In the United States, one in 16 people, or about 17 million, are at risk for kidney disease. More than 300,000 Americans currently live with chronic kidney failure resulting from disease, birth defect or injury. Virtually all these patients would die if not for the aid of ongoing kidney dialysis.

Kidney dialysis artificially filters and removes waste products and excess water from blood, a process normally performed by the kidneys. Although often referred to as an artificial kidney, kidney dialysis is not a cure. The procedure can, however, give damaged kidneys a rest and a chance to recover normal function, or be used until the patient receives a transplant. For many patients, kidney dialysis is a way of life.

Kidney dialysis was first developed by a Dutch physician, Willem Kolff, M.D., Ph.D. In the early 1940s, he began searching for a way to use dialysis, the process by which particles pass through a membrane, to treat patients with kidney failure. A sever shortage of materials due to the war forced Kolff to improvise, especially when it came to a suitable membrane, the key component to the filtering process.

In 1943, a biochemistry teacher at Groningen University in Holland introduced Kolff to cellophane, a remarkably thin membrane that was being used as sausage casing at the time. Experiments showed that if two solutions of differing chemical concentrations were separated by cellophane, an exchange of molecules took place from the area of greater concentration to the area of lower concentration. Kolff knew immediately that cellophane could be just the material he needed to perform dialysis in humans, and used it to build the rotating drum kidney machine.

Constructed essentially of wood slats, orange juice cans and a washing machine, his invention was met with early skepticism in the medical community, even though it had been proven as an effective treatment for a few patients. But Kolff soon found an ally in the engineers at Baxter Laboratories in the United States. By the mid-1950s, biomedical engineers at Baxter had improved Kolff's original construction and built 184 artificial kidney dialysis machines. In 1956, Baxter introduced the first commercially built artificial kidney, making life-saving dialysis possible for people with end-stage kidney disease.

Kolff went on to became a research professor and director of the Institute for Biomedical Engineering at the University of Utah, where he continued work developing artificial organs, and Baxter capitalized on Kolff's invention, helping it become one of the largest medical device manufacturing companies in the world.

Baxter dialysis machines and others like them now help more than 1 million kidney patients worldwide who depend on dialysis to live full and active lives. Today's advanced technology also gives dialysis patients more treatment alternatives.

About 90 percent of patients undergo traditional hemodialysis, which, like Kolff's process, uses an external machine to clean the blood. An alternative to hemodialysis, peritoneal dialysis uses the patient's own peritoneal membrane as a filter. This membrane is a sac around the abdominal organs, and, like the dialysis machine membrane, is semipermeable. Waste particles can get through it, but the larger blood cells cannot.

Peritoneal dialysis is performed by putting dialysis solution, or dialysate, into the abdominal cavity through a catheter. Waste products and excess water from the body pass through the natural peritoneal membrane into the dialysate. After about 45 minutes, this solution is drained out of the abdomen and discarded.

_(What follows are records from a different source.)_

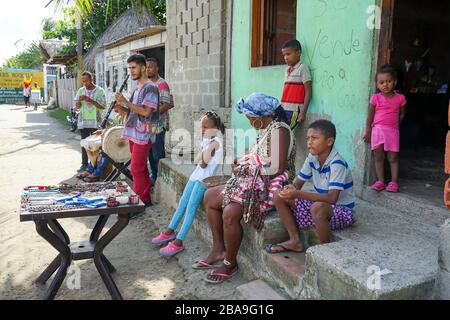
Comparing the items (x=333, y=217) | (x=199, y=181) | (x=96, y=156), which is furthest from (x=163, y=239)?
(x=96, y=156)

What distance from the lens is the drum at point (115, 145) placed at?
556 centimetres

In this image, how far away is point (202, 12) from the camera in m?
6.18

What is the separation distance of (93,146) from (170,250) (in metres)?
3.16

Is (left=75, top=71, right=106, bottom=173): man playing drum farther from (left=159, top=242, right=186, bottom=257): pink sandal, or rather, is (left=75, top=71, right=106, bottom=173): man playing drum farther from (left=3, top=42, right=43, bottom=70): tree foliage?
(left=3, top=42, right=43, bottom=70): tree foliage

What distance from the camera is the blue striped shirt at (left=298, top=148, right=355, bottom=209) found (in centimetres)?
266

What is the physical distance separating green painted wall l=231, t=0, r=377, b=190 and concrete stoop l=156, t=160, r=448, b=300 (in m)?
0.59

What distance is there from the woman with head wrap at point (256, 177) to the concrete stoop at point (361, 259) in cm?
14

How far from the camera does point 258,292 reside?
2746mm

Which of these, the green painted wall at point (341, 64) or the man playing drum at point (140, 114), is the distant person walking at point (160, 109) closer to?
the man playing drum at point (140, 114)

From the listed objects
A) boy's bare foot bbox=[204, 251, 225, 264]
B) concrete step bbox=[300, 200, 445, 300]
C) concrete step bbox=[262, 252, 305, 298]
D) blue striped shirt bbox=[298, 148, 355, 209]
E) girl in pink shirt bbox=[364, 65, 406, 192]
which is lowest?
boy's bare foot bbox=[204, 251, 225, 264]

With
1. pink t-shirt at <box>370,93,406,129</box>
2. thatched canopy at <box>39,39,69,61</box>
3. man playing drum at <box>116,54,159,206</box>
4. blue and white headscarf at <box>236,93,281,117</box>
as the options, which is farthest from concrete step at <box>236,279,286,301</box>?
thatched canopy at <box>39,39,69,61</box>
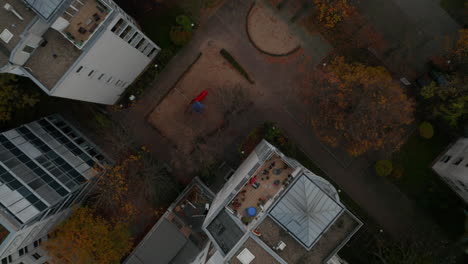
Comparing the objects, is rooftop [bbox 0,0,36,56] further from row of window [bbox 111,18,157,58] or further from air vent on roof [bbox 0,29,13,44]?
row of window [bbox 111,18,157,58]

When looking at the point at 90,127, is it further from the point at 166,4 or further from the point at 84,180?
the point at 166,4

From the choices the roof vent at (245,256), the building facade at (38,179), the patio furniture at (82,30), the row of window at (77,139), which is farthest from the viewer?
the row of window at (77,139)

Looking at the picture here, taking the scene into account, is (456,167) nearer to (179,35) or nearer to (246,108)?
(246,108)

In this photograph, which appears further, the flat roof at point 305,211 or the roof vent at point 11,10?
the roof vent at point 11,10

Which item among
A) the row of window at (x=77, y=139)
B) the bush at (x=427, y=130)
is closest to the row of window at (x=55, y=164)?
the row of window at (x=77, y=139)

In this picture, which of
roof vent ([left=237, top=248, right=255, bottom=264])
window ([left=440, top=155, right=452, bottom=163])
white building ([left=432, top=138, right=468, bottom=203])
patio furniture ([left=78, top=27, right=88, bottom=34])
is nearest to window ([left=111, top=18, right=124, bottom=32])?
patio furniture ([left=78, top=27, right=88, bottom=34])

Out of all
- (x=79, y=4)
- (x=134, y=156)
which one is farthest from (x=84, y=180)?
(x=79, y=4)

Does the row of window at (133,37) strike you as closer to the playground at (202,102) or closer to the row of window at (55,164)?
the playground at (202,102)

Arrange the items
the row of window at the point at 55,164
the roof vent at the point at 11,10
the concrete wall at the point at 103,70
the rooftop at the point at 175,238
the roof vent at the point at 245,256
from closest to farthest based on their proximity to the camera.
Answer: the roof vent at the point at 11,10, the roof vent at the point at 245,256, the concrete wall at the point at 103,70, the row of window at the point at 55,164, the rooftop at the point at 175,238
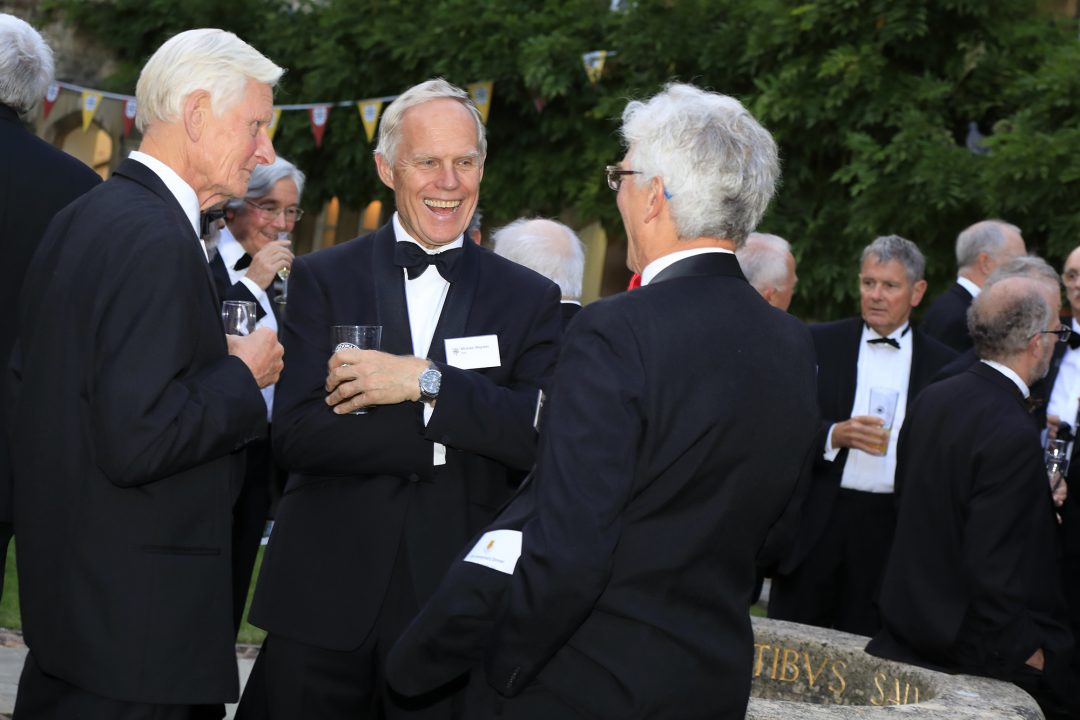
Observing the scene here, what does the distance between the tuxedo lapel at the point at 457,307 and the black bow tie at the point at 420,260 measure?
21 millimetres

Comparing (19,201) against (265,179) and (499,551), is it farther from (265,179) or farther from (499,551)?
(265,179)

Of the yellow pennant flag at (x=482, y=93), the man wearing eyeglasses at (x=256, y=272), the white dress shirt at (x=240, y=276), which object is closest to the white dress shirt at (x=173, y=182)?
the man wearing eyeglasses at (x=256, y=272)

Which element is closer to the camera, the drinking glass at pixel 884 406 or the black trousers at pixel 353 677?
the black trousers at pixel 353 677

Unlike hemodialysis, which usually must be done three times a week at a supervised clinic, peritoneal dialysis is performed by the patient several times a day in their home or wherever a relatively clean environment can be found. Many patients, when given a choice, feel the newer procedure gives them greater control and independence.

Another alternative treatment developed recently is continuous ambulatory peritoneal dialysis. Every night, a machine warms and meters dialysate in and out of the abdomen for 10 continuous hours, freeing the patient during the day. Also, new technologies are beginning to take advantage of the Internet to automatically monitor and communicate critical therapy data from a patient's home to his or her physician.

As the number of dialysis patients continues to grow at a rate of about 7 percent annually, and because costs for dialysis care are already more than $11 billion in the United States alone, research to find more efficient, low-cost methods of treatment remains a priority for biomedical engineers. Current efforts include not only improving the components of dialysis, such as better dialysates and membranes, but also developing alternatives to dialysis, such as a true artificial kidney, xenotransplantation, and replacement kidneys through tissue engineering.